[BEGIN RECORD EXTRACTS]

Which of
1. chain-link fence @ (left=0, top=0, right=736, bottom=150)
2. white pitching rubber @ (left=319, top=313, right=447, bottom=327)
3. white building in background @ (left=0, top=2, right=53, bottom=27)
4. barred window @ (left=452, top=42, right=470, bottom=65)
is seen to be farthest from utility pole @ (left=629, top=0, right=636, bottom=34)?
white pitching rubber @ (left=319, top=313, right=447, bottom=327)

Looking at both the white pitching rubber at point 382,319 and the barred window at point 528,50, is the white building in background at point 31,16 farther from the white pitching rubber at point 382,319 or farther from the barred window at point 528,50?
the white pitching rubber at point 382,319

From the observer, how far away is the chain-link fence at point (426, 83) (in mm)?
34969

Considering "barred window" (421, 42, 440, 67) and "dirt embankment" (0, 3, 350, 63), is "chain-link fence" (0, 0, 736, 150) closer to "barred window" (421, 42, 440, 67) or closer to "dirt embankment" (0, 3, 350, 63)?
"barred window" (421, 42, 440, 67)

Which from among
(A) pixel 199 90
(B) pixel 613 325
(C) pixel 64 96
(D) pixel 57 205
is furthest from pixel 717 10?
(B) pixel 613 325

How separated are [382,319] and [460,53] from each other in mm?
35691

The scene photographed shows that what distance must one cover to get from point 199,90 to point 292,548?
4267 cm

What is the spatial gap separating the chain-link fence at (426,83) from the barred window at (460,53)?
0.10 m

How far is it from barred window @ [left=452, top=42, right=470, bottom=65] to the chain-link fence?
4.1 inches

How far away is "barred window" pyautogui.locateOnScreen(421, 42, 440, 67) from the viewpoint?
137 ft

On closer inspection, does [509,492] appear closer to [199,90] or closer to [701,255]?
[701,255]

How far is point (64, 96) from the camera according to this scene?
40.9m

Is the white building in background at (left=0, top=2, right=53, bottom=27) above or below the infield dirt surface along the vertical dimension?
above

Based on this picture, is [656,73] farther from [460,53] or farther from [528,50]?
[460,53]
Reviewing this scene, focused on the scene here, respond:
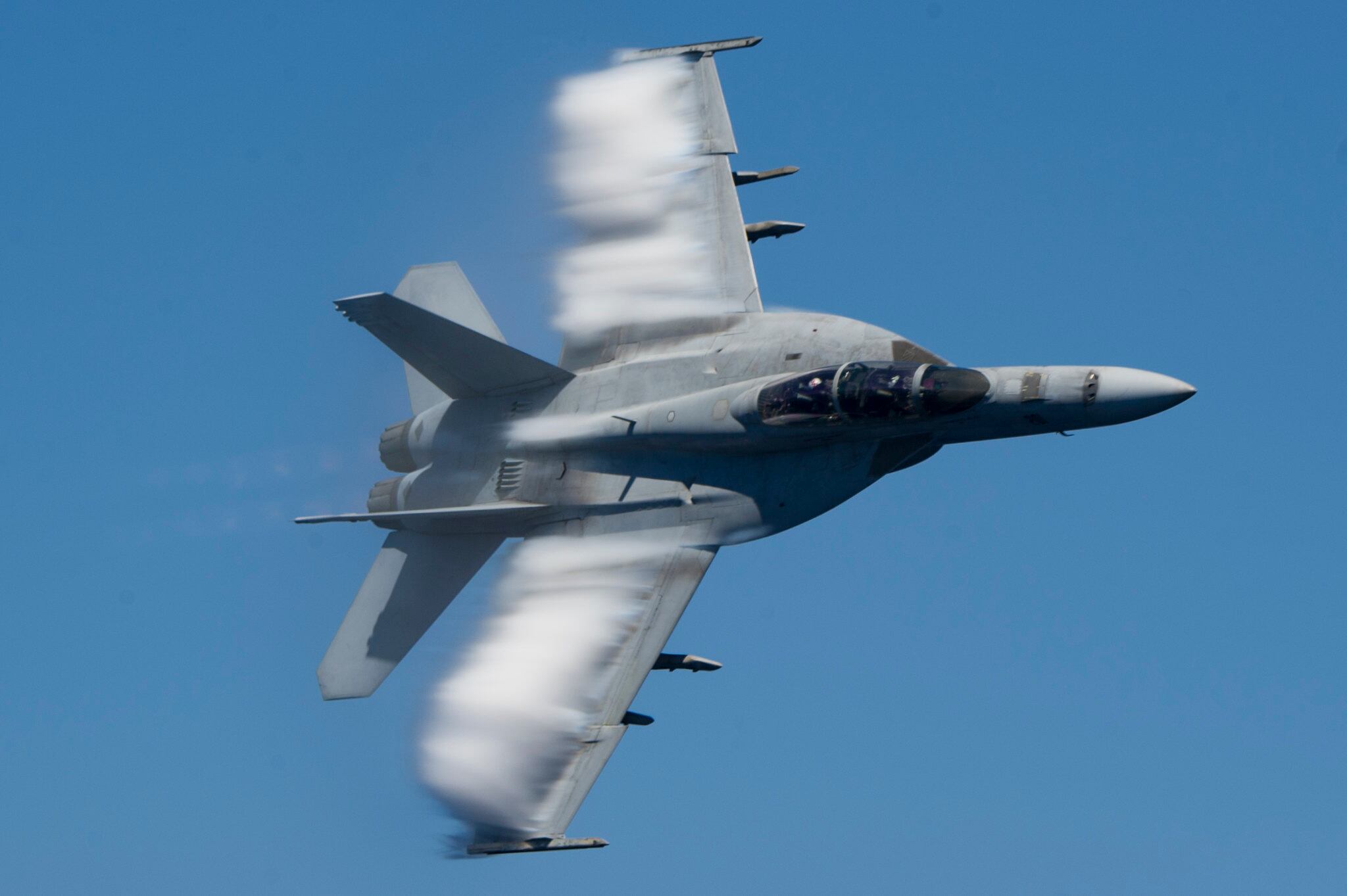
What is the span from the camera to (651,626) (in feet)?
75.5

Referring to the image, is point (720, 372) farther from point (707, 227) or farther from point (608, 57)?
point (608, 57)

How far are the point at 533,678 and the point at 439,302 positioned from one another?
615cm

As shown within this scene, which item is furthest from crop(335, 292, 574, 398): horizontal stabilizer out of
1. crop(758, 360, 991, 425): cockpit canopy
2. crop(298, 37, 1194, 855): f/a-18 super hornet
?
crop(758, 360, 991, 425): cockpit canopy

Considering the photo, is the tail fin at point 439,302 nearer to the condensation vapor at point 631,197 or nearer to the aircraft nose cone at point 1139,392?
the condensation vapor at point 631,197

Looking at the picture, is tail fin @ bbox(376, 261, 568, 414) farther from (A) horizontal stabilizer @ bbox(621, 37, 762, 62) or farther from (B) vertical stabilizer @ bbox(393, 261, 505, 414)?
(A) horizontal stabilizer @ bbox(621, 37, 762, 62)

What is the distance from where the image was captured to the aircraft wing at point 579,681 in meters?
22.2

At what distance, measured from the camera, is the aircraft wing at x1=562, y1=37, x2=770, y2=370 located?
80.8 feet

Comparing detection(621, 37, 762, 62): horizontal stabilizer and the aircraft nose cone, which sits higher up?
detection(621, 37, 762, 62): horizontal stabilizer

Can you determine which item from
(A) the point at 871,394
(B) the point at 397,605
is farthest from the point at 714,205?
(B) the point at 397,605

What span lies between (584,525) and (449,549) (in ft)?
7.16

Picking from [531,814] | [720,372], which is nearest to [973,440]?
[720,372]

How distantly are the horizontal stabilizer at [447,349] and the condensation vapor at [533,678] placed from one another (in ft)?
6.76

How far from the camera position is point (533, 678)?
23375 millimetres

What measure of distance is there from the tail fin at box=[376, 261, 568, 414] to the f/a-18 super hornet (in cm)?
4
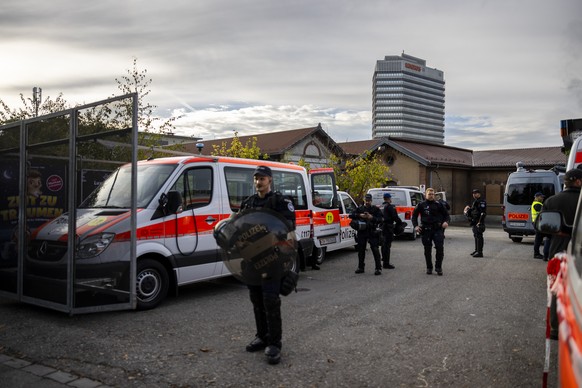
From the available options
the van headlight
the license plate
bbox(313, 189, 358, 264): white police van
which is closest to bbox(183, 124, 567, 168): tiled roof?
bbox(313, 189, 358, 264): white police van

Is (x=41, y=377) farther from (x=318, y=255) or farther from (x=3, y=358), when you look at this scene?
(x=318, y=255)

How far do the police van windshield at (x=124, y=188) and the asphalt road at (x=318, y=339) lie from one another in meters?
1.52

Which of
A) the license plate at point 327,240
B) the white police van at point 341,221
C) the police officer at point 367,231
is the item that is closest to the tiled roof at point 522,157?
the white police van at point 341,221

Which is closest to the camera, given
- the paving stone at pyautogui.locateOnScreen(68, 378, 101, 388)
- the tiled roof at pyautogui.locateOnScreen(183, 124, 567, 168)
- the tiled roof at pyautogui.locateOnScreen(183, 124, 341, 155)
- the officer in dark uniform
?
the paving stone at pyautogui.locateOnScreen(68, 378, 101, 388)

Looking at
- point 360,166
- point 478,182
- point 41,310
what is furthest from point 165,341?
point 478,182

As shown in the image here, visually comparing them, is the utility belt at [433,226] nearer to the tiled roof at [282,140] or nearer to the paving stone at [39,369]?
the paving stone at [39,369]

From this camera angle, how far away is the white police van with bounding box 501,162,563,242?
16609 mm

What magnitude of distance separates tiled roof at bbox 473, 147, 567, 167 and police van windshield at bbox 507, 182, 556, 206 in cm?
1913

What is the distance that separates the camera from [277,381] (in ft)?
13.6

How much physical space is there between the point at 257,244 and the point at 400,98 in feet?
393

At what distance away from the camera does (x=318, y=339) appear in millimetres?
5332

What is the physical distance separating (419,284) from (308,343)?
13.8 feet

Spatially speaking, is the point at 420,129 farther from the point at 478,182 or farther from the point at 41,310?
the point at 41,310

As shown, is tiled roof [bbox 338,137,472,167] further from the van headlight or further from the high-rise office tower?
the high-rise office tower
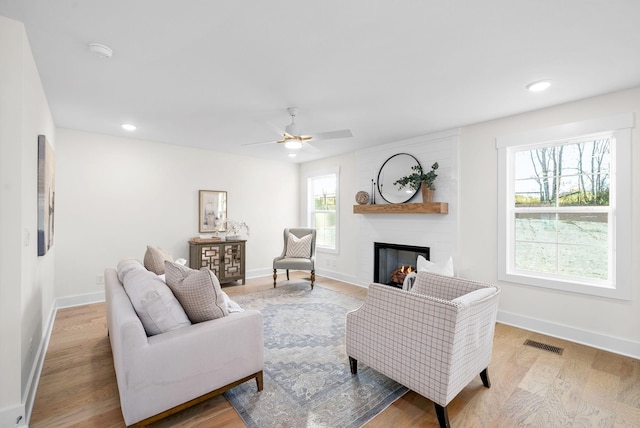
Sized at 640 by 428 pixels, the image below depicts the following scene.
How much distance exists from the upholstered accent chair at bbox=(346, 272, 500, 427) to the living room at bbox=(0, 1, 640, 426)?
1646 millimetres

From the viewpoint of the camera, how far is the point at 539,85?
2.51 meters

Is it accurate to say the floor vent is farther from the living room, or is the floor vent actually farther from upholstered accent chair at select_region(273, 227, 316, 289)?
upholstered accent chair at select_region(273, 227, 316, 289)

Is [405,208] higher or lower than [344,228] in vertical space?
higher

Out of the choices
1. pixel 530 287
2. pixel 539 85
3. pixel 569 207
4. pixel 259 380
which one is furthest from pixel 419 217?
pixel 259 380

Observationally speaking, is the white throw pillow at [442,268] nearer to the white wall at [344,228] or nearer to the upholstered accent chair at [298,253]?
the white wall at [344,228]

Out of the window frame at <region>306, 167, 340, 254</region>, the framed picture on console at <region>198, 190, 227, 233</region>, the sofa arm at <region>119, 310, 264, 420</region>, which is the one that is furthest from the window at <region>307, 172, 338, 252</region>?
the sofa arm at <region>119, 310, 264, 420</region>

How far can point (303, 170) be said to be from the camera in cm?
Result: 629

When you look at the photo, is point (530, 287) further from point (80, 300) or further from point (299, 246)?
point (80, 300)

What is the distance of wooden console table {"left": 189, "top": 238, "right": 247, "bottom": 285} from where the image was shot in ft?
15.3

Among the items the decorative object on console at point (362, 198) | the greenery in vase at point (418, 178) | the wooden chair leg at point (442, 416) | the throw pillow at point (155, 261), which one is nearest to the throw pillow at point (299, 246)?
the decorative object on console at point (362, 198)

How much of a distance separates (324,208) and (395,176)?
1873 millimetres

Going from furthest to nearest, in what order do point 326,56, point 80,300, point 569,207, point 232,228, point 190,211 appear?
point 232,228 < point 190,211 < point 80,300 < point 569,207 < point 326,56

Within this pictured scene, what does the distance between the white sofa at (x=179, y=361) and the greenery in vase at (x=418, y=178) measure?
291 centimetres

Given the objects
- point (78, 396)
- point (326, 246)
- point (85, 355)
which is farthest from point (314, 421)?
point (326, 246)
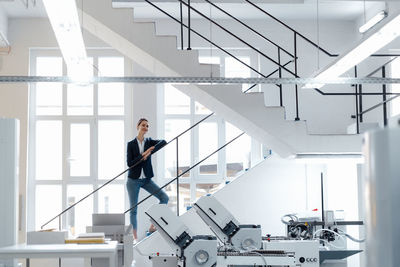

[END RECORD EXTRACTS]

Copy the lines of the listing above word for word, starting with the line that contains "Observationally speaking, is" and going on through the line that contains "Result: 629".

Observationally speaking, is the white throw pillow at [442,268] nearer to the white wall at [344,228] or nearer to the upholstered accent chair at [298,253]?
the white wall at [344,228]

Out of the window frame at <region>306, 167, 340, 254</region>, the framed picture on console at <region>198, 190, 227, 233</region>, the sofa arm at <region>119, 310, 264, 420</region>, which is the one that is furthest from the window at <region>307, 172, 338, 252</region>?
the sofa arm at <region>119, 310, 264, 420</region>

How far can point (303, 170) be said to be from the camera in cm?
Result: 629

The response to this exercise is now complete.